Once the parsing is done, as shown in the code below, we generate embeddings for the input query as well as for each sentence in the model’s output in sequence (Sentence 1, Sentence 2, and so on). Alongside the embeddings, we also store the raw sentences themselves. This is important, because later we can attach labels or domain/topic names to each sentence.

for i, rec in enumerate(records, 1):
    query = rec["input"]
    output_joined = " ".join(rec["output"].split())  

    # 1) input embedding
    q_emb = get_openai_embedding(query)
    with open(input_emb_file, "a", encoding="utf-8") as f:
        f.write(f"Embedding: {q_emb.tolist()}\n")

    # 2) output → chunks (sentences)
    chunks = chunk_text(output_joined, chunk_size=400, overlap=100)

    # save the sentences 
    with open(chunks_text_file, "a", encoding="utf-8") as f:
        for j, ch in enumerate(chunks, 1):
            f.write(f"Sentence {j}: {ch}\n")

    # 3) embeddings for each sentence
    with open(output_emb_file, "a", encoding="utf-8") as f:
        for j, ch in enumerate(chunks, 1):
            emb = get_openai_embedding(ch)
            f.write(f"Inference {i} | Sentence {j}: {emb.tolist()}\n")

For this case, I used only 10 inferences to create embeddings, though the approach can be extended further.

Cosine Distance

After storing the embeddings, we calculate the cosine distance between the query and each sentence in its output.

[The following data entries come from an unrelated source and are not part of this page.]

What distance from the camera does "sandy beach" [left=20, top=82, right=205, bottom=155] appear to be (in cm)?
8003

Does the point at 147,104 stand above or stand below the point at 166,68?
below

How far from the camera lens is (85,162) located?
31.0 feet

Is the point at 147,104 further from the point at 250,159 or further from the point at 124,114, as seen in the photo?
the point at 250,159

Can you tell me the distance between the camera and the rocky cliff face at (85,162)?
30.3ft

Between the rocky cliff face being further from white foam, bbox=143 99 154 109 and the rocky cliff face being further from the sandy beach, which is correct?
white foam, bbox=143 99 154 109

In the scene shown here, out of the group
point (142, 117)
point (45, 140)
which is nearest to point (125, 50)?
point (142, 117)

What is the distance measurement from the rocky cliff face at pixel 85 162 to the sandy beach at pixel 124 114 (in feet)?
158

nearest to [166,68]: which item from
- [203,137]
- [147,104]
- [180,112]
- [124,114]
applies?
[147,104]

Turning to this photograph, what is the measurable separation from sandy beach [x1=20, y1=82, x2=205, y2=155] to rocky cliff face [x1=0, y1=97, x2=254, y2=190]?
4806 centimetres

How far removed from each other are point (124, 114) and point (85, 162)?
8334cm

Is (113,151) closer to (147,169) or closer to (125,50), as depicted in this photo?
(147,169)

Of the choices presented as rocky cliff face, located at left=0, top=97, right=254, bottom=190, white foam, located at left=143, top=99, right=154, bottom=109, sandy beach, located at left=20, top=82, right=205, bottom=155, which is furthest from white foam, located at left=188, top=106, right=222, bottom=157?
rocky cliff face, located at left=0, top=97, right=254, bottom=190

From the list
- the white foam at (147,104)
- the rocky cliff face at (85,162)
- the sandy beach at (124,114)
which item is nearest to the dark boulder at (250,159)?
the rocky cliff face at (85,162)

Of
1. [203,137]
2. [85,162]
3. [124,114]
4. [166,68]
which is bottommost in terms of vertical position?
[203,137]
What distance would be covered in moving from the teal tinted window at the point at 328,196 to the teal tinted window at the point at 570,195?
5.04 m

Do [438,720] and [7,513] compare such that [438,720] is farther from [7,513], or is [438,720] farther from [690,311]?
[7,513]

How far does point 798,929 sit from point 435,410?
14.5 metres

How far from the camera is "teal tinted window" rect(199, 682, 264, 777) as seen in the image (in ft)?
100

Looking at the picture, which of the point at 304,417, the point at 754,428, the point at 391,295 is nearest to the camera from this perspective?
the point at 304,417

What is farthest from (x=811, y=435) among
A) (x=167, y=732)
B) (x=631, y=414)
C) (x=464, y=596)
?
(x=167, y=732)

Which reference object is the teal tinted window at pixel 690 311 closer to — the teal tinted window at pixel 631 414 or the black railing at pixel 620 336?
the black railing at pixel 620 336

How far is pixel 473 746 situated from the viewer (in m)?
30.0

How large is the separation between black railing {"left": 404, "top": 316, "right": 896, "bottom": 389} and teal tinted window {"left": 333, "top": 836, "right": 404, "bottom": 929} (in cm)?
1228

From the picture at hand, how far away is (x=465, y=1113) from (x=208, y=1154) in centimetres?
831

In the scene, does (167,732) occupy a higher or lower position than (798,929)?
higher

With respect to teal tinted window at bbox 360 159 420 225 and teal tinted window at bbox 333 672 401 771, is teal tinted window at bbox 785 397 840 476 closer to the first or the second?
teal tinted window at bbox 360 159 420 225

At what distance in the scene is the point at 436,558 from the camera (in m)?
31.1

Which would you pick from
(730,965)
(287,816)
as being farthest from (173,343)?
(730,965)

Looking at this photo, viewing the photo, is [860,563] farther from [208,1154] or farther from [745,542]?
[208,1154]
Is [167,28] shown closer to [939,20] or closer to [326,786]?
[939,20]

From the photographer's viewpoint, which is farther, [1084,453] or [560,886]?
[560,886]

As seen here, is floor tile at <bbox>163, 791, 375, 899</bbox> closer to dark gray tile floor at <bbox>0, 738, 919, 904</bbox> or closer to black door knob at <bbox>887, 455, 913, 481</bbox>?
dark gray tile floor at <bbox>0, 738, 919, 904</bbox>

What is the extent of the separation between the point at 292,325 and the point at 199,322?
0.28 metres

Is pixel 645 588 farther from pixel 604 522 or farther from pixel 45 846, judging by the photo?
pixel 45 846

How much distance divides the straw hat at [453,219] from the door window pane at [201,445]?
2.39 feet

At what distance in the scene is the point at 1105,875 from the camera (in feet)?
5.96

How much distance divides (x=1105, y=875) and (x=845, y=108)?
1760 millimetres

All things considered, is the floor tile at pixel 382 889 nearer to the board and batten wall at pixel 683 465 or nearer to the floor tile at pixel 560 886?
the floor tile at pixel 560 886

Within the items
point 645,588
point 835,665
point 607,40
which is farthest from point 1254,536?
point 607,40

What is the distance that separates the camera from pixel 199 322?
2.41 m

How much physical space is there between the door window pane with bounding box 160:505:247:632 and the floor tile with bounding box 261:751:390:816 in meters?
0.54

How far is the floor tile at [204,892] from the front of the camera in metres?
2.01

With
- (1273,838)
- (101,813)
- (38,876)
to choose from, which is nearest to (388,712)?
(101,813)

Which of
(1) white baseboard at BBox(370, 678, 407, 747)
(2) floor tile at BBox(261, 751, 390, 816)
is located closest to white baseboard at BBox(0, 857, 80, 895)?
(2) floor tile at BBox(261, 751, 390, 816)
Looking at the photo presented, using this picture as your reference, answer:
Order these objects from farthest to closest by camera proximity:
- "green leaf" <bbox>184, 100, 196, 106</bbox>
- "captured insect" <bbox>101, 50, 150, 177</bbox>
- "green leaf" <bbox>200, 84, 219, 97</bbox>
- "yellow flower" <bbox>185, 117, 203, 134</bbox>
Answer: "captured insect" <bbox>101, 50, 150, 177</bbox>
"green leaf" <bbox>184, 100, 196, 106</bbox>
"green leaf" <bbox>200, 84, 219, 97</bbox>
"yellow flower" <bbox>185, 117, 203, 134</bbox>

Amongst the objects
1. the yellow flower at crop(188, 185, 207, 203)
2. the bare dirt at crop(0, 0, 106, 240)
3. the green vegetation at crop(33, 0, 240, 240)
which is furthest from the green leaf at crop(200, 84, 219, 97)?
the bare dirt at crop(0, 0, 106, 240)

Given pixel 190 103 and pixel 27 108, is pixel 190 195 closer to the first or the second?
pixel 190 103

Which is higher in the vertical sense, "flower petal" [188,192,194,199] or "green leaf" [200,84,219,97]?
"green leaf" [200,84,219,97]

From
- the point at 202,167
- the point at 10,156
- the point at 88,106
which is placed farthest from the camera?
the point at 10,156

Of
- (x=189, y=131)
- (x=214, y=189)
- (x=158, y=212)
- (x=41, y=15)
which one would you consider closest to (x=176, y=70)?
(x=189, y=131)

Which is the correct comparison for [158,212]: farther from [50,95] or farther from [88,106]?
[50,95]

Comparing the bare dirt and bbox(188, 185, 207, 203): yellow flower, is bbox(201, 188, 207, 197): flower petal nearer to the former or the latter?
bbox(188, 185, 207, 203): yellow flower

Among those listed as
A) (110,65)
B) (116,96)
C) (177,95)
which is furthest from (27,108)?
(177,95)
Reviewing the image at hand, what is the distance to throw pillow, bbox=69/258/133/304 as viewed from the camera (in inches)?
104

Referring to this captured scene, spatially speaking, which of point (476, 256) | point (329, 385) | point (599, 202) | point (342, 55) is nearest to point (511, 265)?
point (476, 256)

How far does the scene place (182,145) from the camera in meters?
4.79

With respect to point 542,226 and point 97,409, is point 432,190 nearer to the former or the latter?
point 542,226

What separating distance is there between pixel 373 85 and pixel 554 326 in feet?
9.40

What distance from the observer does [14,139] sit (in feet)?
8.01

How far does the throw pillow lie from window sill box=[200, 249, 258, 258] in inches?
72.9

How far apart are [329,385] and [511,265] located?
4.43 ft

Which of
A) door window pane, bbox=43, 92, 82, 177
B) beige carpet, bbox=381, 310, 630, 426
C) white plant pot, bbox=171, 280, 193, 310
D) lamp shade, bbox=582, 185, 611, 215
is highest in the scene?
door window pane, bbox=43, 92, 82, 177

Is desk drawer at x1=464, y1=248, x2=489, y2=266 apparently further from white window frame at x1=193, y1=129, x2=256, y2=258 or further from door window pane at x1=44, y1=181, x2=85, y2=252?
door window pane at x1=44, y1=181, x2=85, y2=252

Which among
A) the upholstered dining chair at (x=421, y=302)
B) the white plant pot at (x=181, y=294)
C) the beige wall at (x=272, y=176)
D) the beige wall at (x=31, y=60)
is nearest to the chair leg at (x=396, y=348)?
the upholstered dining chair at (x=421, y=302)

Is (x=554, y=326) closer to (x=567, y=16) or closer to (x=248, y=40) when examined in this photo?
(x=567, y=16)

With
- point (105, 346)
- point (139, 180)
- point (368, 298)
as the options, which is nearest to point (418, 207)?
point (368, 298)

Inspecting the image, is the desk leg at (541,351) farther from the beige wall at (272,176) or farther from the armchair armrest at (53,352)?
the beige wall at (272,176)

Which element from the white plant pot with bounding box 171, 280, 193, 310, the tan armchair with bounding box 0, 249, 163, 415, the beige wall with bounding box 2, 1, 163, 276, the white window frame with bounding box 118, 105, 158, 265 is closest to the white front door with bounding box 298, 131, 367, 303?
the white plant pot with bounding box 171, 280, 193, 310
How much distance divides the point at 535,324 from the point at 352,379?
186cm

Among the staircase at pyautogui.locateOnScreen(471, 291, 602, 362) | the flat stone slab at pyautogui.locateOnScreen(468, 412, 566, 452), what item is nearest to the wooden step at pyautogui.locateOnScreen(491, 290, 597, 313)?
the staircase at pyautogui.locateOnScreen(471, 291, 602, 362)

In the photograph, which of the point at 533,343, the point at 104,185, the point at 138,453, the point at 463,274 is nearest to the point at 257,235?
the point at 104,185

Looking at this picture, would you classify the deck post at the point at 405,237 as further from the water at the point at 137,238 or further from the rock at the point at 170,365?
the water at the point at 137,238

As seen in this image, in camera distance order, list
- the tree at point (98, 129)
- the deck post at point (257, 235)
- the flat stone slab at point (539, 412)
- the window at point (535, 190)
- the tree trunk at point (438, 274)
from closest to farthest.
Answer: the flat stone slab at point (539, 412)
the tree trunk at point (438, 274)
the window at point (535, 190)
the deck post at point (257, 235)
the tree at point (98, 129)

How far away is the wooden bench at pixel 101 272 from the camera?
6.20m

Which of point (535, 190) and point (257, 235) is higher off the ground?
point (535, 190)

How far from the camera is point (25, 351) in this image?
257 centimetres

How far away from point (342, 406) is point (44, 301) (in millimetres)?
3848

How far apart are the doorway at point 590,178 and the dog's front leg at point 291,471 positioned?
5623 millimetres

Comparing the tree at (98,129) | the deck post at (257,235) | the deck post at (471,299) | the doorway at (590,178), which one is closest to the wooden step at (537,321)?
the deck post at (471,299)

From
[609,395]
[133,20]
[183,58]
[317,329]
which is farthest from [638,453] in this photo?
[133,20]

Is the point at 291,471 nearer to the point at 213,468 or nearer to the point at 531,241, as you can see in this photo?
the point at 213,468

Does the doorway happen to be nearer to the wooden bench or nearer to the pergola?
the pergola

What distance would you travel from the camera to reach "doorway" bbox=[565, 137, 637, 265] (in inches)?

This distance gives us a way to quantify the semantic gap between prompt and response.

The setup is simple: basic imports and input parsing utilities are already defined in the Jupyter notebook (linked in the repo). After running those, the main function is shown below.

def cosine_distance(a: np.ndarray, b: np.ndarray) -> float:
    denom = (np.linalg.norm(a) * np.linalg.norm(b))
    return 1.0 - float(a @ b / denom) if denom else 1.0

for inf in range (1, 11):
    q = extract_query_embedding(inf)
    sents = extract_sentence_embeddings(inf)

    out_path = os.path.join(output_dir, f"inference{inf}_cosine_distances.txt")
    with open(out_path, "w", encoding="utf-8") as out:
        out.write("sentence_index,cosine_distance\n")

    print("Saved:", out_path)

Hence, we compute the cosine distances and save.

Classification

Cosine distance alone may not tell a full story. So, the next step is to classify each output sentence and assign it a label or topic, showing what the sentence is about and which domain it belongs to. For this classification and labeling, we use GPT-OSS-20B with the Harmony format (this time with the raw flag set to False).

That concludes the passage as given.